Dataset records:
=== Section Start ===

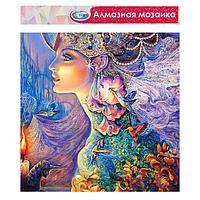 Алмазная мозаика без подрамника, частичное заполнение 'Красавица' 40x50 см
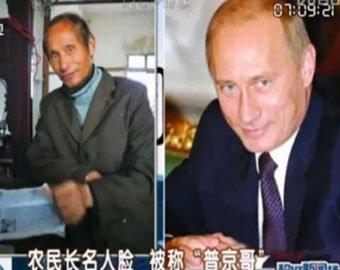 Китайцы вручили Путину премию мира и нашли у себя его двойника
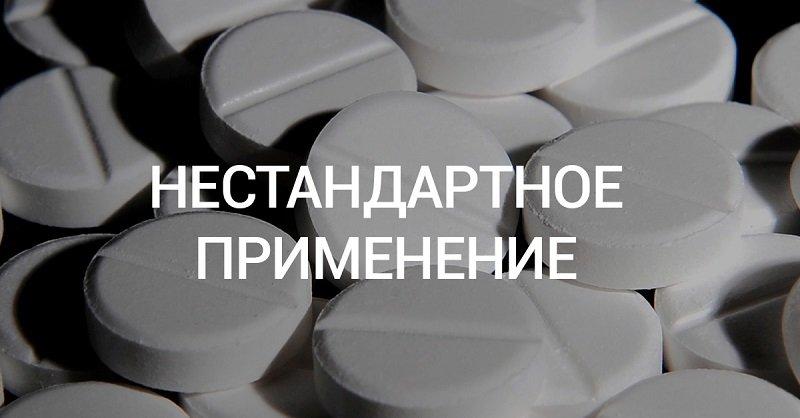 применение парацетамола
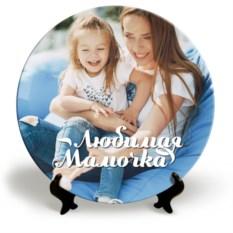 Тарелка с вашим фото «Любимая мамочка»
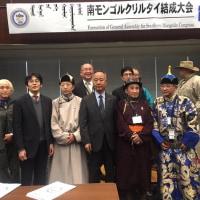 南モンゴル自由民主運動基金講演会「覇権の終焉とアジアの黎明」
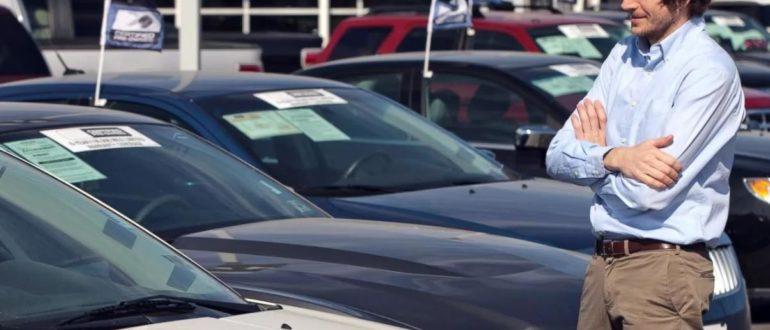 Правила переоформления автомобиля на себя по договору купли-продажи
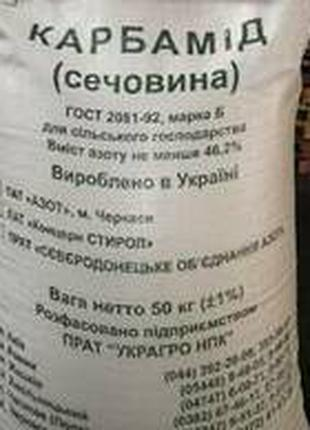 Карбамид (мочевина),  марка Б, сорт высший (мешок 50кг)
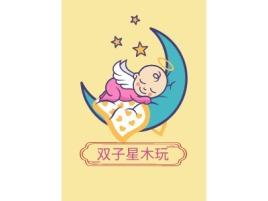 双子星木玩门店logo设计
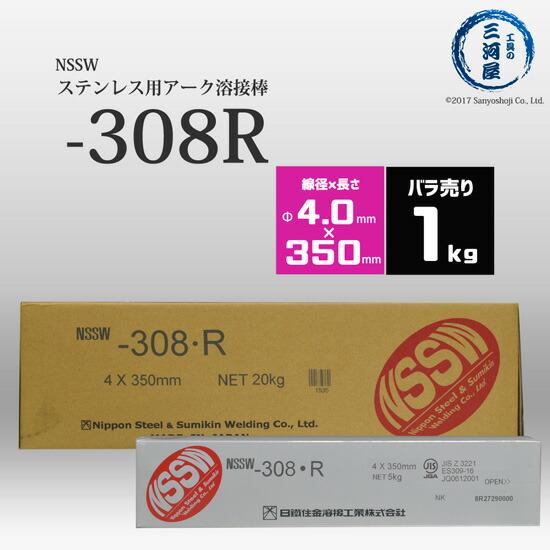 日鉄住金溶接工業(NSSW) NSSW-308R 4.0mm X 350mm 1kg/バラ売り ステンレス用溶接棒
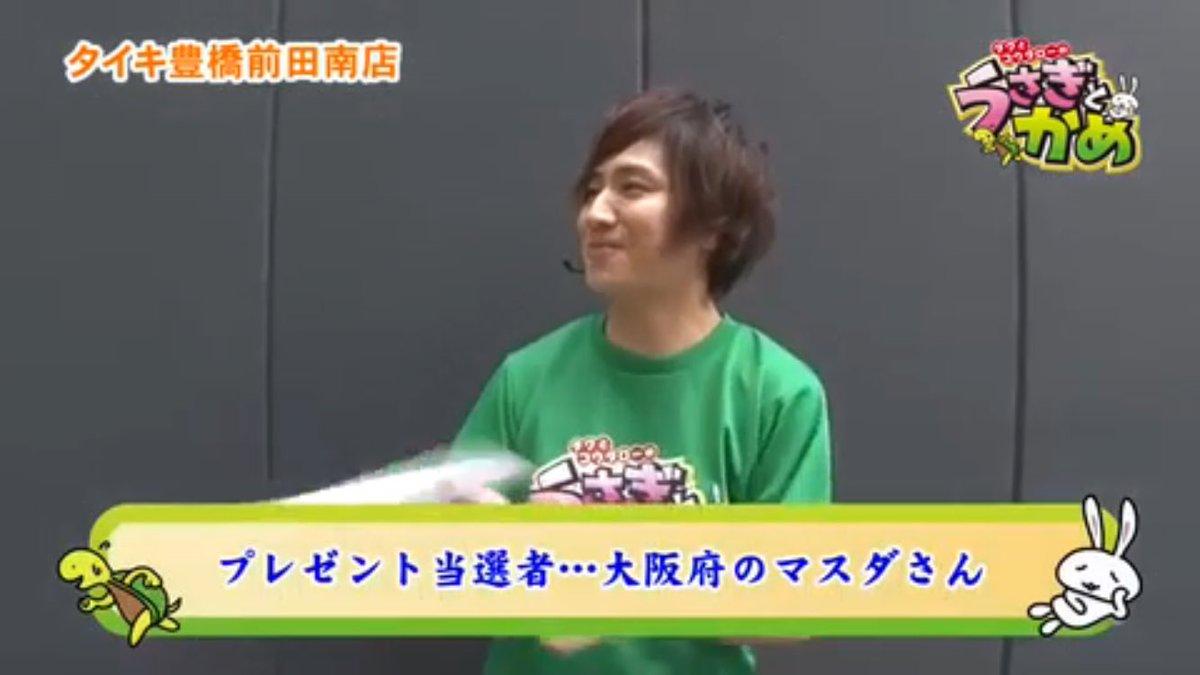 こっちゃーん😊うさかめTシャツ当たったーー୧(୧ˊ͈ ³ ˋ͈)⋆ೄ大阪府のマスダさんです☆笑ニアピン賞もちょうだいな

=== Section End ===

Task goal:
The copy must match the listing above exactly but contain no pictures.

Written answer:
 Алмазная мозаика без подрамника, частичное заполнение 'Красавица' 40x50 см
 Китайцы вручили Путину премию мира и нашли у себя его двойника
 применение парацетамола
 Тарелка с вашим фото «Любимая мамочка»
 南モンゴル自由民主運動基金講演会「覇権の終焉とアジアの黎明」
 Правила переоформления автомобиля на себя по договору купли-продажи
 Карбамид (мочевина),  марка Б, сорт высший (мешок 50кг)
 双子星木玩门店logo设计
 日鉄住金溶接工業(NSSW) NSSW-308R 4.0mm X 350mm 1kg/バラ売り ステンレス用溶接棒
 こっちゃーん😊うさかめTシャツ当たったーー୧(୧ˊ͈ ³ ˋ͈)⋆ೄ大阪府のマスダさんです☆笑ニアピン賞もちょうだいな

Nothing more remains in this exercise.